▶ **THE RECORDS**
* * * * * * * * *

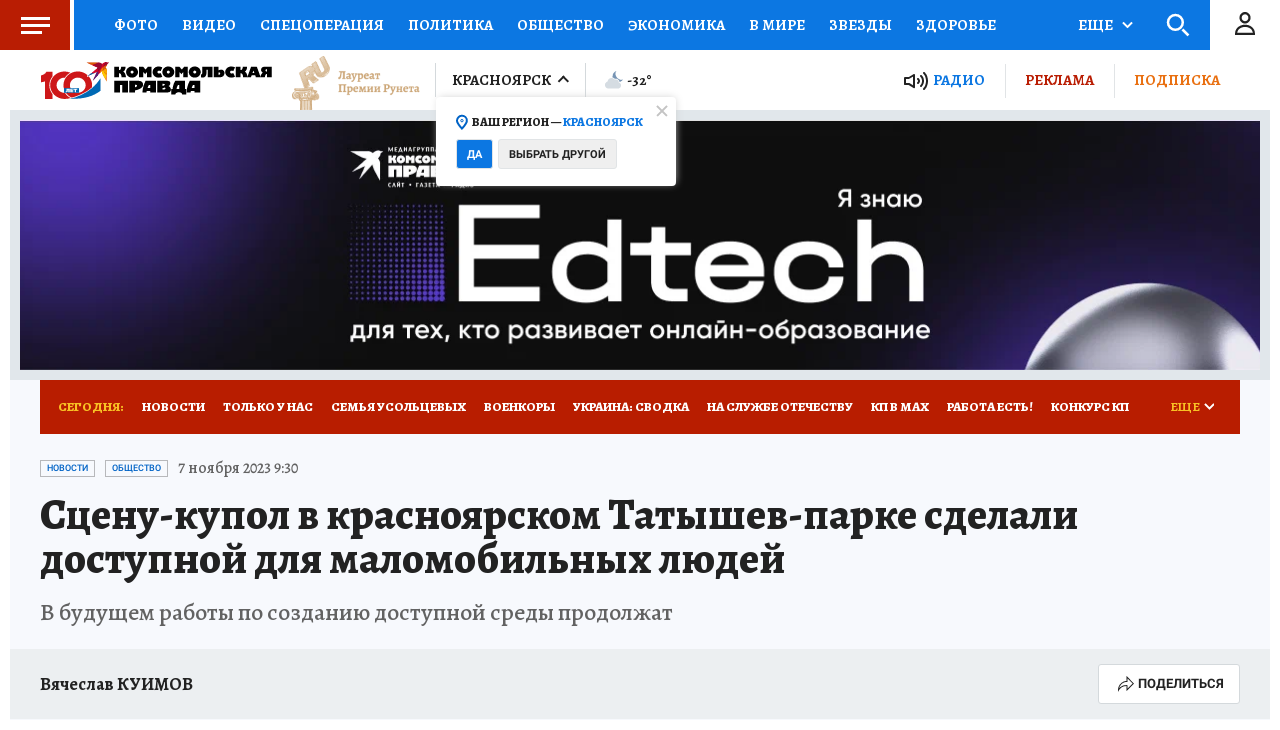

--- FILE ---
content_type: text/html
request_url: https://tns-counter.ru/nc01a**R%3Eundefined*kp_ru/ru/UTF-8/tmsec=kp_ru/391844061***
body_size: -72
content:
AA416C0569703BE6X1768963046:AA416C0569703BE6X1768963046

--- FILE ---
content_type: text/html; charset=UTF-8
request_url: https://tech.punchmedia.ru/sync/?pn=_pm_&pu=32kxybjzv9do323awwdig2887m199ypu2eq&pt=30
body_size: 427
content:
{"pmg":{"pu":"sPc84SroZqd4"},"_pm_":{"pu":"32kxybjzv9do323awwdig2887m199ypu2eq"}}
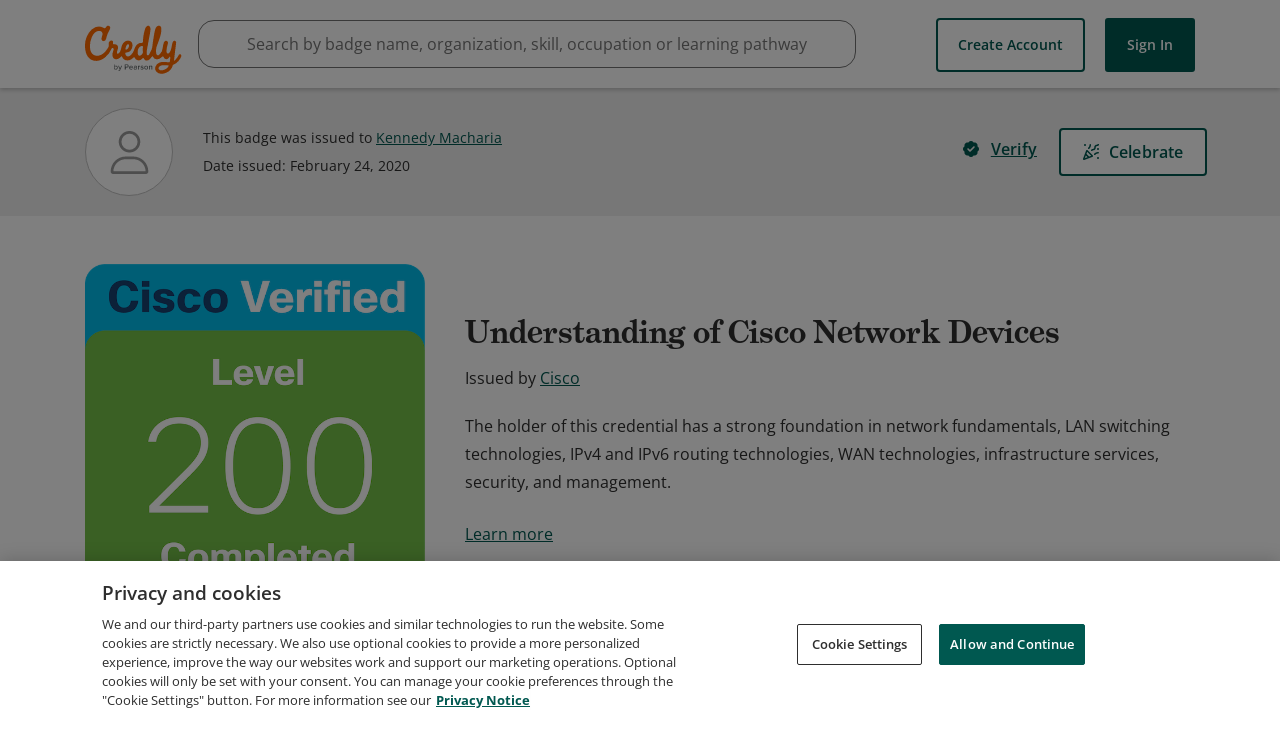

--- FILE ---
content_type: application/javascript
request_url: https://data.pendo.io/data/guide.js/65460ef3-56d0-45a3-7b3b-fe1ec0463054?id=21&jzb=eJx9jsFO7CAYhd-F9VBKh9LalSbjYjZq4mjiqvkFWkkY6AU61Zi--0DMrTt3fw6H73zf6KKDjs4fJepQ_3T_cHjsT_3p4ANr_h0DfUM7BEK42cZcsbMxOzR7k9ofMU6hI2RZlkJ4Jc1XIdyZvIMcVSAth6FuOMN72jDMhqHGN1RyTFXNlWBAq7ZJbGfk66_BD_6sIkiIgLpNL5_6D0UDdpxhVKmhbP_yfDu5oD_Rusn_B-SFlE7glY1321uK0mL-XpWkpKQqK56wF-WDdjbHxb5sC9pP3kmsHVrXK_HGZPE&v=2.308.1_prod-io&ct=1768923589564
body_size: 62
content:
pendo.guidesPayload({"guides":[],"normalizedUrl":"http://www.credly.com/badges/86af5764-3174-4ff5-91d6-1e56ec4a1287","lastGuideStepSeen":{"isMultiStep":false,"state":""},"guideWidget":{"enabled":false,"hidePoweredBy":false},"guideCssUrl":"","throttling":{"count":1,"enabled":true,"interval":1,"unit":"Day"},"autoOrdering":[],"globalJsUrl":"","segmentFlags":[],"designerEnabled":false,"features":null,"id":"21","preventCodeInjection":false});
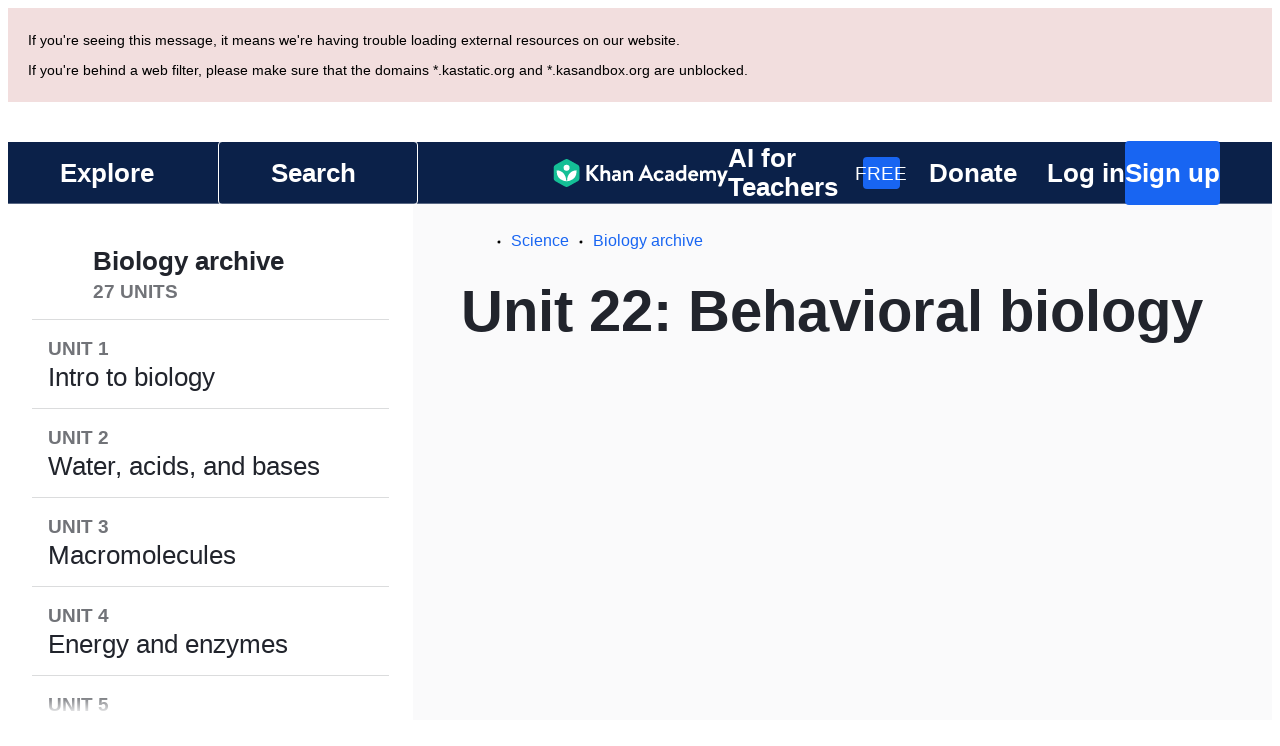

--- FILE ---
content_type: text/javascript
request_url: https://cdn.kastatic.org/khanacademy/455138.6e52d1dacadd27fa.js
body_size: 640
content:
"use strict";(self.webpackChunkkhanacademy=self.webpackChunkkhanacademy||[]).push([["455138"],{693203:function(e,t,n){n.d(t,{Ez:()=>getSatPrepSunsetFaqUrl,J_:()=>c,YB:()=>s,dJ:()=>i,qI:()=>digitalSatLandingPage});var a=n(767375),i="/test-prep/digital-sat";function landingPageUrl(e,t){var n=t.confirmed;return"".concat(e).concat(n?"/confirmed":"")}function digitalSatLandingPage(e){return landingPageUrl("/digital-sat",e)}var c="https://satsuite.collegeboard.org/digital?excmpid=pt003-st-1-ka",s="https://satsuite.collegeboard.org/digital/digital-practice-preparation?excmpid=pt003-st-2-ka",getSatPrepSunsetFaqUrl=function(){return a.ag._({id:"YBjfGp",message:"https://support.khanacademy.org/hc/en-us/articles/17921365165581"})}},12188:function(e,t,n){n.d(t,{k:()=>withOspShutoffCheck});var a=n(70879),i=n(397458),c=n(652983),s=n(693203),r=n(682726),o=n(719448),u=n(19842),l=n(739155),p=n(822752),h=(0,o.Z)("2023-12-31T03:00:00-05:00");function checkIsOspUnavailable(){var e=arguments.length>0&&void 0!==arguments[0]&&arguments[0],t=e?null:p.vQ("osp_shutoff_time_override"),n=null==t?h:(0,o.Z)(t);return(0,o.Z)().isAfter(n)}function useIsOspUnavailable(){var e=(0,r._)(c.useState(checkIsOspUnavailable(!0)),2),t=e[0],n=e[1];(0,u.xM)(function(){checkIsOspUnavailable()});var a=c.useRef(window.location.pathname);return(0,l.Yz)(function(){window.location.pathname!==a.current&&(a.current=window.location.pathname,n(checkIsOspUnavailable()))},100),c.useEffect(function(){var updateIsOspUnavailable=function(){return n(checkIsOspUnavailable())};return document.addEventListener("visibilitychange",updateIsOspUnavailable),function(){return document.removeEventListener("visibilitychange",updateIsOspUnavailable)}},[]),t}function OspShutoffChecker(e){var t=e.children,n=useIsOspUnavailable();return c.useEffect(function(){n&&(window.location.href=s.Ez())},[n]),n?null:(0,i.jsx)(i.Fragment,{children:t})}function withOspShutoffCheck(e){var ComponentWithOspShutoffCheck=function(t){return(0,i.jsx)(OspShutoffChecker,{children:(0,i.jsx)(e,(0,a._)({},t))})},t=e.displayName||e.name||"Component";return ComponentWithOspShutoffCheck.displayName="withOspShutoffCheck(".concat(t,")"),ComponentWithOspShutoffCheck}}}]);
//# debugId=5f41a09f-3844-4e8a-8c74-6962f3d39736
//# sourceMappingURL=455138.6e52d1dacadd27fa.js.map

* * * * * * * * *

▶ **EXERCISE OBJECTIVE**
Your response must reproduce the listing above word for word and must contain none of its pictures.

▶ **TASK ANSWER**
--- FILE ---
content_type: text/html
request_url: https://tns-counter.ru/nc01a**R%3Eundefined*kp_ru/ru/UTF-8/tmsec=kp_ru/391844061***
body_size: -72
content:
AA416C0569703BE6X1768963046:AA416C0569703BE6X1768963046

--- FILE ---
content_type: text/html; charset=UTF-8
request_url: https://tech.punchmedia.ru/sync/?pn=_pm_&pu=32kxybjzv9do323awwdig2887m199ypu2eq&pt=30
body_size: 427
content:
{"pmg":{"pu":"sPc84SroZqd4"},"_pm_":{"pu":"32kxybjzv9do323awwdig2887m199ypu2eq"}}

--- FILE ---
content_type: application/javascript
request_url: https://data.pendo.io/data/guide.js/65460ef3-56d0-45a3-7b3b-fe1ec0463054?id=21&jzb=eJx9jsFO7CAYhd-F9VBKh9LalSbjYjZq4mjiqvkFWkkY6AU61Zi--0DMrTt3fw6H73zf6KKDjs4fJepQ_3T_cHjsT_3p4ANr_h0DfUM7BEK42cZcsbMxOzR7k9ofMU6hI2RZlkJ4Jc1XIdyZvIMcVSAth6FuOMN72jDMhqHGN1RyTFXNlWBAq7ZJbGfk66_BD_6sIkiIgLpNL5_6D0UDdpxhVKmhbP_yfDu5oD_Rusn_B-SFlE7glY1321uK0mL-XpWkpKQqK56wF-WDdjbHxb5sC9pP3kmsHVrXK_HGZPE&v=2.308.1_prod-io&ct=1768923589564
body_size: 62
content:
pendo.guidesPayload({"guides":[],"normalizedUrl":"http://www.credly.com/badges/86af5764-3174-4ff5-91d6-1e56ec4a1287","lastGuideStepSeen":{"isMultiStep":false,"state":""},"guideWidget":{"enabled":false,"hidePoweredBy":false},"guideCssUrl":"","throttling":{"count":1,"enabled":true,"interval":1,"unit":"Day"},"autoOrdering":[],"globalJsUrl":"","segmentFlags":[],"designerEnabled":false,"features":null,"id":"21","preventCodeInjection":false});

--- FILE ---
content_type: text/javascript
request_url: https://cdn.kastatic.org/khanacademy/455138.6e52d1dacadd27fa.js
body_size: 640
content:
"use strict";(self.webpackChunkkhanacademy=self.webpackChunkkhanacademy||[]).push([["455138"],{693203:function(e,t,n){n.d(t,{Ez:()=>getSatPrepSunsetFaqUrl,J_:()=>c,YB:()=>s,dJ:()=>i,qI:()=>digitalSatLandingPage});var a=n(767375),i="/test-prep/digital-sat";function landingPageUrl(e,t){var n=t.confirmed;return"".concat(e).concat(n?"/confirmed":"")}function digitalSatLandingPage(e){return landingPageUrl("/digital-sat",e)}var c="https://satsuite.collegeboard.org/digital?excmpid=pt003-st-1-ka",s="https://satsuite.collegeboard.org/digital/digital-practice-preparation?excmpid=pt003-st-2-ka",getSatPrepSunsetFaqUrl=function(){return a.ag._({id:"YBjfGp",message:"https://support.khanacademy.org/hc/en-us/articles/17921365165581"})}},12188:function(e,t,n){n.d(t,{k:()=>withOspShutoffCheck});var a=n(70879),i=n(397458),c=n(652983),s=n(693203),r=n(682726),o=n(719448),u=n(19842),l=n(739155),p=n(822752),h=(0,o.Z)("2023-12-31T03:00:00-05:00");function checkIsOspUnavailable(){var e=arguments.length>0&&void 0!==arguments[0]&&arguments[0],t=e?null:p.vQ("osp_shutoff_time_override"),n=null==t?h:(0,o.Z)(t);return(0,o.Z)().isAfter(n)}function useIsOspUnavailable(){var e=(0,r._)(c.useState(checkIsOspUnavailable(!0)),2),t=e[0],n=e[1];(0,u.xM)(function(){checkIsOspUnavailable()});var a=c.useRef(window.location.pathname);return(0,l.Yz)(function(){window.location.pathname!==a.current&&(a.current=window.location.pathname,n(checkIsOspUnavailable()))},100),c.useEffect(function(){var updateIsOspUnavailable=function(){return n(checkIsOspUnavailable())};return document.addEventListener("visibilitychange",updateIsOspUnavailable),function(){return document.removeEventListener("visibilitychange",updateIsOspUnavailable)}},[]),t}function OspShutoffChecker(e){var t=e.children,n=useIsOspUnavailable();return c.useEffect(function(){n&&(window.location.href=s.Ez())},[n]),n?null:(0,i.jsx)(i.Fragment,{children:t})}function withOspShutoffCheck(e){var ComponentWithOspShutoffCheck=function(t){return(0,i.jsx)(OspShutoffChecker,{children:(0,i.jsx)(e,(0,a._)({},t))})},t=e.displayName||e.name||"Component";return ComponentWithOspShutoffCheck.displayName="withOspShutoffCheck(".concat(t,")"),ComponentWithOspShutoffCheck}}}]);
//# debugId=5f41a09f-3844-4e8a-8c74-6962f3d39736
//# sourceMappingURL=455138.6e52d1dacadd27fa.js.map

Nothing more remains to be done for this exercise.